Fig. 4: Simulated mechanical response of MoS2 after NISE.
figure 4

a Simulated structure of the imprint mold/MoS2/PVA during the NISE process. The 3D display of (b) displacement distribution and (c) strain distribution of the MoS2 layer after NISE with the top panel showing the cross-sectional view. The extracted (d) displacement and (e) strain profile of MoS2 after NISE with imprint depth of 170 nm, 300 nm, and 400 nm along the white dashed line. f Comparison of the strain values calculated from theoretical and simulated results at various imprint depths

To further understand the straining behavior of MoS2, the biaxial strain at the center of the membrane could be calculated following the Hencky model50 for large deflections of a clamped, circular isotropic membrane under uniform pressure. The strain at the center is derived as \(\varepsilon =\sigma \left({\rm{\mu }}\right){\left(\frac{\delta }{\text{a}}\right)}^{2}\), where σ(μ) is a constant that depends on Poisson’s ratio μ, δ is the deflection height at the center and \(\text{a}\) is the radius of the membrane. The value of σ (μ) is used as 0.70943 with μ = 0.2951 for MoS2. Therefore, we can estimate the strain at each deflection height by using the Hencky model. In the case of MoS2 with a deflection height of 400 nm and a radius of 3000 nm, the strain reaches 1.3%, which is consistent with the strain at the center of the cavity in the simulations. These findings strongly align our theoretical calculations and simulation results across various imprint depths, as demonstrated in Fig. 4f, which highlights the robustness of our simulation model.

NISE extended to other 2D materials with different strain distributions

The deformation of 2D materials follows the shape of the mold, enabling easy control of the strain distribution. This facile and reliable strain engineering technique can also be applied to other 2D materials as long as they can be transferred onto a thermal plastic substrate for thermal imprinting. To demonstrate this, we employ a patterned SiO2/Si mold with microtrenches (a period of 8 µm, trench width of 3 µm, and depth of 200 nm) to imprint monolayer MoS2 triangles. The strain distribution was also examined using Raman and PL spectroscopy. Figure 5a shows the strained triangular monolayer MoS2 after NISE. Corresponding to the patterns of the mold, the mapping of the \({\text{E}}_{2\text{g}\,}^{1}\) peak wavenumber in Fig. 5b shows a profile that follows the mold’s structures in a systematic manner. MoS2 located in the trough region is represented by a yellow color (lower wavenumber) with a notable redshift of 5 cm−1. On the other hand, MoS2 in the peak region shows a purple color (higher wavenumber), with a redshift of 2.6 cm−1. The corresponding strain mapping evaluated from the redshift of the \({\text{E}}_{2\text{g}\,}^{1}\) peak shows the periodic strain distribution with respect to the imprint mold (Fig. 5c). Calculations based on the redshift indicate that the strain experienced by MoS2 in the trough region increases to 0.97%. The grating strain profile of MoS2 is further supported by scanning PL spectroscopy, as shown in Fig. S7. An average redshift of 37 nm and 23 nm in the PL peak is obtained in the trench region and top region, respectively. A tensile strain of 0.97% is calculated in the trough region according to the redshift of the PL peak, which coincides with the strain estimated from the Raman peak shift.

- DATA EXCERPT -
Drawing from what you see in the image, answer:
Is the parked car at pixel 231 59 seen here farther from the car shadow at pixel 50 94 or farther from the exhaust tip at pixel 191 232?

- OBJECTIVES -
• A. Do these statements agree with the MoS2 strain passage? For each, answer yes or no and quote the deciding words. (i) With a deflection height of 400 nm and a radius of 3000 nm, the strain reaches 1.3%. (ii) The microtrench mold has a trench width of 8 µm. (iii) MoS2 in the peak region shows a larger Raman redshift than MoS2 in the trough region.
• B. According to the MoS2 strain passage, why is it easy to control the strain distribution in 2D materials with this technique? Answer in one to three sentences.

- OUTPUTS IN ORDER -
• A.
(i) Yes: "In the case of MoS2 with a deflection height of 400 nm and a radius of 3000 nm, the strain reaches 1.3%"
(ii) No: "a period of 8 µm, trench width of 3 µm"
(iii) No: "MoS2 located in the trough region is represented by a yellow color (lower wavenumber) with a notable redshift of 5 cm−1" and "MoS2 in the peak region shows a purple color (higher wavenumber), with a redshift of 2.6 cm−1"

• B. The deformation of the 2D material follows the shape of the mold. The mold's structure therefore sets the strain distribution.